« Freddie, tu as encore la tête dans les nuages… »
C’était la goutte d’eau qui entretenait la tempête. L’agacement devait se lire sur son visage : il détestait lorsque quelqu’un lui faisait remarquer qu’il avait l’air ailleurs. Fred Weasley n’était pas ailleurs ; il était bien là, devant eux, en chair et en os, et ça le bouffait de l’intérieur parce que dans l’œil des autres il avait l’impression de n’être qu’une masse informe d’ombres et de brume. Peut-être était-ce d’ailleurs ce qu’il était, car tous l’évitaient comme l’œil d’un cyclone, comme s’il risquait à tout moment de les entraîner dans ses ténèbres intérieures.
Il offrit un regard noir à sa mère, mais elle fuyait déjà.
Les yeux d’Angelina cherchaient George comme ils avaient pris l’habitude de le faire depuis que leur petit dernier avait atteint l’âge où il n’était plus normal d’être anormal : « Qu’avons-nous fait, mon amour ? ».
Il aurait bien aimé se fondre dans la masse, se noyer dans la multitude, s’ancrer dans cette famille si vivante. De cousins, de cousines, d’oncles, de tantes… Mais il n’y arrivait pas. Et ce n’était pas seulement parce qu’il faisait tâche sur les portraits de famille avec sa peau de sable noir, la preuve : Roxanne était le centre de gravité de toutes les photos, alors que lui prenait le point de fuite.
Au milieu de tous les autres, il se sentait poisson-clown, ridicule à contre-courant. Cela lui semblait tellement injuste. Parfois il était même jaloux de Teddy, parce qu’il avait l’impression que ça aurait dû être lui, la pièce rapportée.
Dans le banc de poissons, sa sœur était le beau poisson arc-en-ciel. Un peu costaude mais athlétique, elle semblait s’imposer naturellement parmi les autres gringalets. Victoire, Rose, et James étaient aussi d’excellents joueurs de Quidditch, mais aucun n’égalait sa carrure ou son talent. Lorsque la photographie se mettait en mouvement, c’était comme si elle scintillait discrètement, entourée d’un halo irisé, rendant les rayons du soleil bouleversants lorsqu’ils ricochaient contre ses écailles.
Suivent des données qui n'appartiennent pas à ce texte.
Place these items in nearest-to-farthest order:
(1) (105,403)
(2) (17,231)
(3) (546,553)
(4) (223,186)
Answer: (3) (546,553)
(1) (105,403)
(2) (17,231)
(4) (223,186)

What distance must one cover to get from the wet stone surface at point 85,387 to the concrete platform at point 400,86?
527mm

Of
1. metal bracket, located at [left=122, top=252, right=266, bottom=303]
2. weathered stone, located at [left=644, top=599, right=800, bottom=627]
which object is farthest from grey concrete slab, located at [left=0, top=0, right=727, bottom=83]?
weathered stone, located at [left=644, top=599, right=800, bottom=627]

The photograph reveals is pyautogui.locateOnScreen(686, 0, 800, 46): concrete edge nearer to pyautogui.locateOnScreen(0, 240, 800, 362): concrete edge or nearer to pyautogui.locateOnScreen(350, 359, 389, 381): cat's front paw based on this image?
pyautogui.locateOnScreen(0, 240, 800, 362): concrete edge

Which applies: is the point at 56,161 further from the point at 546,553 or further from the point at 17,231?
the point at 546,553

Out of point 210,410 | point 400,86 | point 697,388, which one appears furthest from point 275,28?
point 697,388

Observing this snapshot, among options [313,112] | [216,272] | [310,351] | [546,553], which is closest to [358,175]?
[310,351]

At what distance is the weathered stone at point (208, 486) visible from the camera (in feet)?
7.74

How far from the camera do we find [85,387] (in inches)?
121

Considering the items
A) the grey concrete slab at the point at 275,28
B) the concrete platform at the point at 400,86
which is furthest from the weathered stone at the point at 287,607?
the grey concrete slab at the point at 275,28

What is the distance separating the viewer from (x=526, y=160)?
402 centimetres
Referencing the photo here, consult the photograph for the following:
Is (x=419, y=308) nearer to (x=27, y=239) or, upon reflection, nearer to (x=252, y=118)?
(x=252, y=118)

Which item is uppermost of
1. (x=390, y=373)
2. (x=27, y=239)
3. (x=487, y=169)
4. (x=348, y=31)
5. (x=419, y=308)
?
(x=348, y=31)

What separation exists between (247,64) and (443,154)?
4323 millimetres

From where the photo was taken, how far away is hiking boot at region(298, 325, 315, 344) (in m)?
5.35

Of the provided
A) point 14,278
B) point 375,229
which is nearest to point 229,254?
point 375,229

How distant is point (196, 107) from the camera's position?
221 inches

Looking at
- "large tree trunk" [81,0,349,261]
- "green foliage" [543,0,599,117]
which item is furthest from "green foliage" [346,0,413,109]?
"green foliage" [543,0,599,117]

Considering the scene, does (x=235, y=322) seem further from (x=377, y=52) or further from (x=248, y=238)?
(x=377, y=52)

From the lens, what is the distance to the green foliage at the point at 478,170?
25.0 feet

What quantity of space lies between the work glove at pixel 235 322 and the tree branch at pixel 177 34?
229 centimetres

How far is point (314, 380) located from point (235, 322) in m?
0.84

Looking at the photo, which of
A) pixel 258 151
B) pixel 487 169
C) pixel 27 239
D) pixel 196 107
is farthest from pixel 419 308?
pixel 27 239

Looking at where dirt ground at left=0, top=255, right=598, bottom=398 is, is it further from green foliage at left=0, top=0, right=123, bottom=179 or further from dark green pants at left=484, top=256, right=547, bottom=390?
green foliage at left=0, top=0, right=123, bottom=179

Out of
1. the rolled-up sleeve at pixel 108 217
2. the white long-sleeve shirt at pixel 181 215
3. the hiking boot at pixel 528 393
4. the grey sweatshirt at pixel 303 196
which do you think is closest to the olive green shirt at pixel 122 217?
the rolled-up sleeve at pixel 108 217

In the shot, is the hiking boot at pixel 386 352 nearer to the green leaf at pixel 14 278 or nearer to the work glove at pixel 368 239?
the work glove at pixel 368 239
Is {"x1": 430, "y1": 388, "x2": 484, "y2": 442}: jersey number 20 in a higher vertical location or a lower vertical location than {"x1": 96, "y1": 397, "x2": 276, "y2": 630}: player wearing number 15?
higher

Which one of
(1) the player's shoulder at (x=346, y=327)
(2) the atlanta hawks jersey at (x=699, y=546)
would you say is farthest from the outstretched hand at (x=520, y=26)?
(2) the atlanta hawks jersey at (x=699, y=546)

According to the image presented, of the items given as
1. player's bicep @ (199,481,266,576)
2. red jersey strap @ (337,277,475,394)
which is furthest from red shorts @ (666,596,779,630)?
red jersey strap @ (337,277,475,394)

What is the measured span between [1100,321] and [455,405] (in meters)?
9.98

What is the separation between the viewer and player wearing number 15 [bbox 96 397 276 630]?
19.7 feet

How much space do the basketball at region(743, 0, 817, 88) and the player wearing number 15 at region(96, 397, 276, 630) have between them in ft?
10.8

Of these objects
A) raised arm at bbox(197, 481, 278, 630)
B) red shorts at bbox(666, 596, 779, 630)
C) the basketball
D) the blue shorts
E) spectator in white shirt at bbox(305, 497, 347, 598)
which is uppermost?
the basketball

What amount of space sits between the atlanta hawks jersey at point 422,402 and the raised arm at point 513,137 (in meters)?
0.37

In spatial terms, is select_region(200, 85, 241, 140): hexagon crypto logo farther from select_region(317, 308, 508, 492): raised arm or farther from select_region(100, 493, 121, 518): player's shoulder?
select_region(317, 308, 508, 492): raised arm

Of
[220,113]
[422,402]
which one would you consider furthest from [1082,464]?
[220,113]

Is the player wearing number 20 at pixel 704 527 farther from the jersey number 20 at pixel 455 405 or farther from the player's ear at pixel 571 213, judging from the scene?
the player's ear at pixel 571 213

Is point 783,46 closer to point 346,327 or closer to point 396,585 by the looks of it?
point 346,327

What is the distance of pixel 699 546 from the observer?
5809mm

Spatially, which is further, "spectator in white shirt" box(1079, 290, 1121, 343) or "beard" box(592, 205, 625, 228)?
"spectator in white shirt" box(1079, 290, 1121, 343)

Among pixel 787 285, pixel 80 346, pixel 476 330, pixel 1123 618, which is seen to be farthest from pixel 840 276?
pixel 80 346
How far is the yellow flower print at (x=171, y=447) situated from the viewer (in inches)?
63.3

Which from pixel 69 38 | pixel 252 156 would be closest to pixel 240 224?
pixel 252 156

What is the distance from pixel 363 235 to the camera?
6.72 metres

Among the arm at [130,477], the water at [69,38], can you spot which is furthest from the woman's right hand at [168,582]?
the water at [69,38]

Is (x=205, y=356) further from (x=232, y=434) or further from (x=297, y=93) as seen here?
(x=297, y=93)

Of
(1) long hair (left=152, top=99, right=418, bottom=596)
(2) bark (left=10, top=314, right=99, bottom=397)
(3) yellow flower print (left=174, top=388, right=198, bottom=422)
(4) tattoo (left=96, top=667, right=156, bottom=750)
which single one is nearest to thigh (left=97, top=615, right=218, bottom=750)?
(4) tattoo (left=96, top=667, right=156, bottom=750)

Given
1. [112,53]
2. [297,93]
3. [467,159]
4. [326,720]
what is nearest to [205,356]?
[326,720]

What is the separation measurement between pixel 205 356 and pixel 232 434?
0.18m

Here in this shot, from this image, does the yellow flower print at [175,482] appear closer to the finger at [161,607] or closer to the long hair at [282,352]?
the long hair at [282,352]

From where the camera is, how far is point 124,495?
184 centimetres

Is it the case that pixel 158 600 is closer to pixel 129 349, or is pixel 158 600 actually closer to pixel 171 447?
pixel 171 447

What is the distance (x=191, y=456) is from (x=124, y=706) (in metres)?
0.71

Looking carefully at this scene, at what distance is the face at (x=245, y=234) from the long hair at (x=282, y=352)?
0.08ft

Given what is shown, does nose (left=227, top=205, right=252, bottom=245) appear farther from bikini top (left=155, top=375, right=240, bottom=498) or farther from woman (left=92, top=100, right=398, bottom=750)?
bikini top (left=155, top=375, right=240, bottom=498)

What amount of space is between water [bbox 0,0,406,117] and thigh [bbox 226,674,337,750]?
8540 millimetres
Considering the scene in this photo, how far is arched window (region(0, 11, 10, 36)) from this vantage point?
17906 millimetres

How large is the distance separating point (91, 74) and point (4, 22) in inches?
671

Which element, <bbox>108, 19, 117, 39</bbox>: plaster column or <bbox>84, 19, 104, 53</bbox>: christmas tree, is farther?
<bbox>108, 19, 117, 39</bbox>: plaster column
Avec les années, il avait fini par se résigner. Même lui se préférait Roxanne. C’était normal. Parce qu’elle est tellement gentille Rox, tellement dévouée. Une véritable assoiffée de la vie. Et parce qu’elle aurait pu déclarer la guerre au monde entier pour protéger son unique petit frère. C’était vraiment la plus incroyable des Weasley, et il ne disait pas ça parce que c’était sa grande sœur. Elle n’était pas immature comme James. Poisson-chien. Elle n’était pas maladroite comme Hugo. Faux poisson-chat. Elle n’était pas exubérante comme Molly. Requin-marteau. Elle n’était pas soucieuse comme Louis. Poisson lanterne. Elle n’était pas pédante comme Rose. Poisson-pilote. Elle n’était pas hypocrite comme Albus. Poisson zèbre. Elle n’était pas changeante comme Lily. Poisson-lune. Elle n’était pas favorisée comme Teddy. Poison. Elle n’était pas naïve comme Victoire. Poisson rouge. Elle n’était pas insensible comme Lucy. Poisson-coffre. Elle n’était pas malade comme Dominique. Pauvre sardine. Elle n’était pas insignifiante comme lui. Poisson commun. Poisson vilain. Poisson chagrin.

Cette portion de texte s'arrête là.